The positive thing about being under court protection–if there is one–is that it stops all legal actions being taken or contemplated by creditors, prevents contracts being terminated by stakeholders, and gives a company the time it needs to get back into the good books. It also allows a debtor company to terminate or renegotiate contracts under certain conditions. For example, says Alan Farber, founder of A. Farber & Partners Inc., a Toronto-based insolvency and restructuring firm, a retail operation that has a number of leases draining its coffers could get out of the bad ones while under court protection, whereas in an informal restructuring process, the landlord could simply say no. More often than not, companies have a debt load that has to be restructured so that new capital can be pumped in. Sometimes this is as simple as giving creditors a percentage of what they're owed or swapping debt for equity and/or cash.

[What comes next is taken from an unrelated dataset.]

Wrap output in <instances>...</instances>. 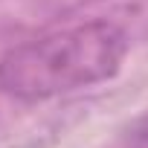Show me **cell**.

Typically, a trustee appointed by a major secured creditor (or group of creditors), the debtor or the court oversees the process. A trustee–who acts on behalf of all stakeholders–can be the saviour even when the horizon appears at its darkest. For example, Toronto Film Studios, one of the largest movie production firms in Canada, owes its life to Farber, who managed to keep its predecessor company afloat throughout bankruptcy protection during the mid-'90s, even though its major creditor, a bank, figured it was doomed. “It was a huge property with huge environmental problems right on the lakefront,” says Farber. “Our instruction from the bank was 'Close the property down.'”
The initial plan was to find a buyer, but nobody was biting. Along with a considerable environmental cleanup bill, there was also a lack of co-operation from existing management, as well as building and fire code deficiencies and substantial tax arrears. Farber ran the company himself, renting out the facilities and running environmental tests–and managed to turn a seven-figure profit two years running. In fact, he ran it so well that one of the original potential purchasers returned to buy the business, pump some money into it to fix the environmental woes, and now, roughly five years later, it is on the market for several times what they sank into it.
Of course, not all businesses survive intact. The worst-case scenario is a liquidation of assets. Even then, there can be some success. Farber points to his firm's liquidation of Itemus, a once high-flying dot-com that managed to raise US$80 million in financing, buy roughly 35 companies in 18 months and then die. “By the time Itemus came to us, it was clearly a dead issue,” says Farber. “Having said that, we were able to successfully sell some of its business investments–and that actually was better than what we thought.”
None of these strategies is exactly rocket science, practitioners admit. Sure, some professionals can be more creative than others, but the real difference is how the human equation is handled. “Often, says Farber, the inclination is to “go in, take the CEO by the scruff of the collar and chuck him out of the office in front of everybody.” But that can create a counterproductive climate of fear and intimidation. “Some people think that's a great way of setting the stage,” he adds, “but we kind of think honey works far better than the stick.”